本記事のまとめ|有利子負債の節税効果を経営判断に活かすためのポイント

  • 節税効果の本質は「利息の損金算入」
    借入そのものではなく、「支払利息」が損金算入できることによって課税所得が圧縮される点が出発点。
  • 節税額は「支払利息 × 実効税率」で概算できる
    基本式を押さえることで、自社の負債活用による効果をシンプルに試算できる。
  • 元本返済には節税効果はない
    損金になるのは利息のみ。
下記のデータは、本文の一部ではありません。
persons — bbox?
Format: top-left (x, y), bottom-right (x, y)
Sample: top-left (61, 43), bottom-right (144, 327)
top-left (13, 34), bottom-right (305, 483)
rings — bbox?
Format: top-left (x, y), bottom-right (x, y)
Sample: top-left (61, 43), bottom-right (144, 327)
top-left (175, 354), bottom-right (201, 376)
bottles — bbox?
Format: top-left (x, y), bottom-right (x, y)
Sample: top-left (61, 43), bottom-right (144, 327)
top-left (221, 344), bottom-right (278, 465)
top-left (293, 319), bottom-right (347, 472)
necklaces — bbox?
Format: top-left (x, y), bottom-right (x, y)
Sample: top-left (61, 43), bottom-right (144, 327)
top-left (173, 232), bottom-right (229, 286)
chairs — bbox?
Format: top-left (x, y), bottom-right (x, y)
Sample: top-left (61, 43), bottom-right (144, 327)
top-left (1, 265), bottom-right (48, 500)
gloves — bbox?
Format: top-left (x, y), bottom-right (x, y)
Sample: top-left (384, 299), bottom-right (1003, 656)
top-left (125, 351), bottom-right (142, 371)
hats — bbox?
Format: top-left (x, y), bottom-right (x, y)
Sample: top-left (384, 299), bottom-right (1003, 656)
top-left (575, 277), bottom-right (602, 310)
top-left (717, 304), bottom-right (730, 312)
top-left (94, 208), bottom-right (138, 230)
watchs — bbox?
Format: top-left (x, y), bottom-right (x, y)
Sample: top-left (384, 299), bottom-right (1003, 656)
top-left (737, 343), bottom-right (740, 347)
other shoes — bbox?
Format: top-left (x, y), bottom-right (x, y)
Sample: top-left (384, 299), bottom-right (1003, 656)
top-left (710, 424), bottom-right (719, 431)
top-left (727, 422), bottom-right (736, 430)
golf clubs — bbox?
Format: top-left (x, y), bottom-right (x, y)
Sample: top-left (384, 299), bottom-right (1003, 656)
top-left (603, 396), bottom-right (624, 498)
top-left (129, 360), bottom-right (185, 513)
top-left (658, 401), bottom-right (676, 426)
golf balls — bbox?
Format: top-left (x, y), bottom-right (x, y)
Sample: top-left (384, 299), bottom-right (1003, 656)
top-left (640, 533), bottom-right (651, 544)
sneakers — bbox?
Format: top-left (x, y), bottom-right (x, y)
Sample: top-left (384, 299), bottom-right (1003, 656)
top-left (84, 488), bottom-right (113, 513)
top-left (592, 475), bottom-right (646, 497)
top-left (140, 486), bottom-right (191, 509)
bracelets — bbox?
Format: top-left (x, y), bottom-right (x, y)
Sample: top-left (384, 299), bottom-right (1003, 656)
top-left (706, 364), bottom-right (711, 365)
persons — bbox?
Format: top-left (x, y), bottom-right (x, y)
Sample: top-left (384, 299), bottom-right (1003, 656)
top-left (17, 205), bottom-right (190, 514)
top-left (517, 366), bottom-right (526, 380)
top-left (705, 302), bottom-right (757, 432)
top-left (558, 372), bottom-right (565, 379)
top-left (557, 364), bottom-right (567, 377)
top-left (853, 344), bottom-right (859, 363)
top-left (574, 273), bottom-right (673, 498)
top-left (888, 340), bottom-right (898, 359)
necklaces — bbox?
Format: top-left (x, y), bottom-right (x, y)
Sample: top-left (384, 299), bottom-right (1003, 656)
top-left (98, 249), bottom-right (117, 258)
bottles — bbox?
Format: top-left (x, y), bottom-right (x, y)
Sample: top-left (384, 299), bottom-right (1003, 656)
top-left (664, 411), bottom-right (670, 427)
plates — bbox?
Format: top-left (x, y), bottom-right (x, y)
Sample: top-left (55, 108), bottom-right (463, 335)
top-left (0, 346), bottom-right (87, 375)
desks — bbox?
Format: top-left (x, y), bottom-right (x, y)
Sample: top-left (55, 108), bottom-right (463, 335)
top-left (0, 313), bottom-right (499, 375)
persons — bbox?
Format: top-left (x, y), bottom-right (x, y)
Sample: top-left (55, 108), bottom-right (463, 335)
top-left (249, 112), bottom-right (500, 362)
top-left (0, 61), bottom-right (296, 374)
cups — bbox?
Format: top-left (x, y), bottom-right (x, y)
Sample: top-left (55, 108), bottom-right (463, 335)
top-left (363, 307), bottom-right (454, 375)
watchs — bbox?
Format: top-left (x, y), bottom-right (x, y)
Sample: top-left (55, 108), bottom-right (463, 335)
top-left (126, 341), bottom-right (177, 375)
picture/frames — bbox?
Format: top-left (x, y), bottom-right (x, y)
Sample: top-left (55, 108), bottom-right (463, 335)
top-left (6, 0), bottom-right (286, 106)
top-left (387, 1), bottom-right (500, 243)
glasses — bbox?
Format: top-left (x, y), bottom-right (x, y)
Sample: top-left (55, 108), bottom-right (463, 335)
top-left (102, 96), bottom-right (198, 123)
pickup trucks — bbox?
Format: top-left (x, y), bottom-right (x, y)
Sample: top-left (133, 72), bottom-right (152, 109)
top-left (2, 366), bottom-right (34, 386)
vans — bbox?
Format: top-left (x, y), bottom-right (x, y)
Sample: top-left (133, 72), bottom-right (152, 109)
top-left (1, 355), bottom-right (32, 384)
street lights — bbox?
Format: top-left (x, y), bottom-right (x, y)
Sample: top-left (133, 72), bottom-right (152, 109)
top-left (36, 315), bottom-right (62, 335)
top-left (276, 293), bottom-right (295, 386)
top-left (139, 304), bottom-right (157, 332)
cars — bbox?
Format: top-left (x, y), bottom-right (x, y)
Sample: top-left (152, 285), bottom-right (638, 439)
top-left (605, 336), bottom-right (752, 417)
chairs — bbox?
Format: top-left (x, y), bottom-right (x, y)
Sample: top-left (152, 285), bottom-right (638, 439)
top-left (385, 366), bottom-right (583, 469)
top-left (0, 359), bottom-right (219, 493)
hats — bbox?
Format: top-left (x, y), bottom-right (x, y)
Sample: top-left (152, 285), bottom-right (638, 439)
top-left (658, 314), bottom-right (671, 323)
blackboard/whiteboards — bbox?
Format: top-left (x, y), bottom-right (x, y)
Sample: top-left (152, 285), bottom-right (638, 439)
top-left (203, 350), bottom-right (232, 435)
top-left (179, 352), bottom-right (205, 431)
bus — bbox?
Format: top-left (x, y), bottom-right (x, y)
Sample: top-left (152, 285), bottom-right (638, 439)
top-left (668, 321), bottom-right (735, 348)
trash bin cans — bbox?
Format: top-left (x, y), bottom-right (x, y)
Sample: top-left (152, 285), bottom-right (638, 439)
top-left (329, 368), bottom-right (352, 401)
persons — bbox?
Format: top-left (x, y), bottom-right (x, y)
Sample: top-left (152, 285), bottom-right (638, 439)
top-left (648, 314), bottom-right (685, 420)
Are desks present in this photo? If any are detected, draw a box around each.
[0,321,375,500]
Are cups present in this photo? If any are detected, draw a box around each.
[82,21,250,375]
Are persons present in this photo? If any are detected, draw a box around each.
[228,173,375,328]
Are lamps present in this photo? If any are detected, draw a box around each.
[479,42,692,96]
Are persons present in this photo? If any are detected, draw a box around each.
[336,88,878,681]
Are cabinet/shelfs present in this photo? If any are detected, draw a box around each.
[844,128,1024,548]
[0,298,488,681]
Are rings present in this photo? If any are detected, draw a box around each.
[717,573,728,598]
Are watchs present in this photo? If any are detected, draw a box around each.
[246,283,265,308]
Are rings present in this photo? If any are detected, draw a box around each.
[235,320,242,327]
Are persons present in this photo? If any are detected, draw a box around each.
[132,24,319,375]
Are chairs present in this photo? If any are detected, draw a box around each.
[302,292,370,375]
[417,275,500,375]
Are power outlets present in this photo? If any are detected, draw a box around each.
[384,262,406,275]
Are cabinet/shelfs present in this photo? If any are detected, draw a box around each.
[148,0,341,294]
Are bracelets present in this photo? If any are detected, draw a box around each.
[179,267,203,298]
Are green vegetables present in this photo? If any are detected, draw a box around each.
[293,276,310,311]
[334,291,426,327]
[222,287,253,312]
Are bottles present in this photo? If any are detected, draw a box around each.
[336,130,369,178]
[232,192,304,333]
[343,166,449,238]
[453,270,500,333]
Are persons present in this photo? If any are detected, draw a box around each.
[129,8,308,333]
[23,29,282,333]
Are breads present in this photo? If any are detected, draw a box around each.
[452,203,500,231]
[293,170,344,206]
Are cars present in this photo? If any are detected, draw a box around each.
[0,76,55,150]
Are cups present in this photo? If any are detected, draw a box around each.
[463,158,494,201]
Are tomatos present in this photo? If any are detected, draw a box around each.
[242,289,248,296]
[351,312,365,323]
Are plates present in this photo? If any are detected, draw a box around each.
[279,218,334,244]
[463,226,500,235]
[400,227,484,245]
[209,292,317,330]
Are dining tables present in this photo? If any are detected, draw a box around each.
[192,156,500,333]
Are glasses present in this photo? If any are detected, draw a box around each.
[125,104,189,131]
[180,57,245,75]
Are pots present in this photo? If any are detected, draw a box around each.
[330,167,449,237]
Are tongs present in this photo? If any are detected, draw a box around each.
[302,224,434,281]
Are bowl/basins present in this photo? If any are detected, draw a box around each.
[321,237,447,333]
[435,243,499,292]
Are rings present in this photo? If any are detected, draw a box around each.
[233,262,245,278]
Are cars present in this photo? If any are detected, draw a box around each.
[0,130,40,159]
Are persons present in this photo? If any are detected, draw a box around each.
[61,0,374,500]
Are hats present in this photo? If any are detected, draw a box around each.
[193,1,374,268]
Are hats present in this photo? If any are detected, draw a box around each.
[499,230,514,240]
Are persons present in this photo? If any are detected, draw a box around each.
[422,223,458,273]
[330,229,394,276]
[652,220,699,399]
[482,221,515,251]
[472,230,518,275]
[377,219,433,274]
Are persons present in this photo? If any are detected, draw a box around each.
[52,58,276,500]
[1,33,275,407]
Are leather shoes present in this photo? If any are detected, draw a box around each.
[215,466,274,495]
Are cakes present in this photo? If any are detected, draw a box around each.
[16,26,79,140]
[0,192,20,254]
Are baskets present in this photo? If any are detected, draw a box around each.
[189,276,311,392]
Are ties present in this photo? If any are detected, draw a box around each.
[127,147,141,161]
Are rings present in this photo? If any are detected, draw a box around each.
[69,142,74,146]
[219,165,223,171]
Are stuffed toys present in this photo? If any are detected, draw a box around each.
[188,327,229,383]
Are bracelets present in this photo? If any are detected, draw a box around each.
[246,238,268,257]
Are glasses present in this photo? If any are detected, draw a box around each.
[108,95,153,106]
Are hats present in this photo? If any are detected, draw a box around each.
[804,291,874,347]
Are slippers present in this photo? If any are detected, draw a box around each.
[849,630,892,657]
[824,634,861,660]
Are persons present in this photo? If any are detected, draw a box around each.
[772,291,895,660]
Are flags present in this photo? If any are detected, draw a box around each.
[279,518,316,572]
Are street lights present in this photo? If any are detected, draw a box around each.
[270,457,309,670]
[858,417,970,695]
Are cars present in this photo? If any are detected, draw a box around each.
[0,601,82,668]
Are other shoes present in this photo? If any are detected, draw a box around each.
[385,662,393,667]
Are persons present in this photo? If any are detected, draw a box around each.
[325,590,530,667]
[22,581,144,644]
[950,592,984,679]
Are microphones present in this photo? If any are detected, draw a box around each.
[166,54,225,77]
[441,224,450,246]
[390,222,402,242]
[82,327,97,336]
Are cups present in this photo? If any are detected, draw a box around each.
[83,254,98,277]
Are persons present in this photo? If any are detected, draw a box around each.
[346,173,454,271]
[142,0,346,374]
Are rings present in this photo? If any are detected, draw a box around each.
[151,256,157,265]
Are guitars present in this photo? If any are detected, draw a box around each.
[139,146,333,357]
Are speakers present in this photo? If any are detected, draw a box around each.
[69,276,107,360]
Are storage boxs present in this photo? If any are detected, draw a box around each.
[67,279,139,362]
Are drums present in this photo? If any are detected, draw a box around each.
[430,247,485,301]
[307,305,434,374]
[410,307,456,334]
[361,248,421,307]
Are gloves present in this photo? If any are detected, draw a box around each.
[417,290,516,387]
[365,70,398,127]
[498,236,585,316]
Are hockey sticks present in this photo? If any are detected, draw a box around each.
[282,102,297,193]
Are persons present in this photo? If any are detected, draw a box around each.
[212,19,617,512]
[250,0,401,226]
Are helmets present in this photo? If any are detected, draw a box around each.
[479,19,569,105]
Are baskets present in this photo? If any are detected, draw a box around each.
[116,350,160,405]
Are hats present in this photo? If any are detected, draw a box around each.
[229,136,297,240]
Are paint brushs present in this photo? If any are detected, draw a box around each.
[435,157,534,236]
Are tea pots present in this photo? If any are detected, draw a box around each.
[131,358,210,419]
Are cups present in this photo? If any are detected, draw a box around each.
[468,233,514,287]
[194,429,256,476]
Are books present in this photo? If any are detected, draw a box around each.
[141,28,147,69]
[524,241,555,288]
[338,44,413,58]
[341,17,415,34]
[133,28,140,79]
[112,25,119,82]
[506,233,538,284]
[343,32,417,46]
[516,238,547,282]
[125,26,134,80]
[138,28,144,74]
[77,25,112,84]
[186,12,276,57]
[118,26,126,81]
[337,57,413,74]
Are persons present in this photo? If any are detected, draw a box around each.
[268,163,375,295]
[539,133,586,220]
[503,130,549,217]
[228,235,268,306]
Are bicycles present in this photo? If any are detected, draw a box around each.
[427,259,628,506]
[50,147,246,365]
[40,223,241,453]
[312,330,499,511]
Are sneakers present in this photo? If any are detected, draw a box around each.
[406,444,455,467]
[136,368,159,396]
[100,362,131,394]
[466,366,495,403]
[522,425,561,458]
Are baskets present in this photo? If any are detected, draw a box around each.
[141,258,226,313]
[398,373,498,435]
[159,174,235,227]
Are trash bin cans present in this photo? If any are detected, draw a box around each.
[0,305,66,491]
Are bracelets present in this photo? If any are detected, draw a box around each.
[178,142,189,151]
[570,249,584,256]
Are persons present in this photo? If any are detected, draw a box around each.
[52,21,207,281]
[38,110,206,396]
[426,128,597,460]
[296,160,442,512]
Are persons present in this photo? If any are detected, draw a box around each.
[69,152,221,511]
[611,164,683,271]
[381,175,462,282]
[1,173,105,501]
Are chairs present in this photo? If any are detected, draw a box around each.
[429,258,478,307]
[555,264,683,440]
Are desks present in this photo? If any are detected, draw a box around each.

返済額全体が経費になるわけではない点を正しく理解する。
  • 節税は“コストの一部が戻る仕組み”にすぎない
    利息は現金流出。節税できても差額は純粋な負担として残るため、「借りれば得」という発想は誤り。
  • 税引後負債コストで判断することが重要
    借入金利は「金利 ×(1−税率)」で評価。投資利回りとの比較は必ず税引後ベースで行う。
  • 企業価値との関係はMM理論・WACCで整理できる
    タックスシールドは理論上企業価値を押し上げるが、同時に財務リスクも高まる。
  • 負債が多ければよいわけではない
    過度なレバレッジは倒産リスクや資本コスト上昇を招き、企業価値を逆に毀損する可能性がある。
  • 日本の税制には損金算入制限がある
    過少資本税制・過大支払利子税制により、利息が全額損金にならないケースがある点に注意。
  • 判断基準は「節税額」ではなく「総合的な財務戦略」
    資金繰り余力、キャッシュフロー安定性、投資リターン、信用力まで含めて評価する。
  • 最適資本構成は企業ごとに異なる
    業種特性、成長段階、事業リスクに応じて、負債と自己資本のバランスを設計することが重要。

有利子負債の節税効果は、単なる「税金対策」ではなく、企業価値・資本効率・財務安全性に直結する経営テーマです。節税を目的化するのではなく、数字に基づいた合理的な資本戦略の一部として活用することが、持続的な成長につながります。

※個別の税務判断については税理士にご相談ください。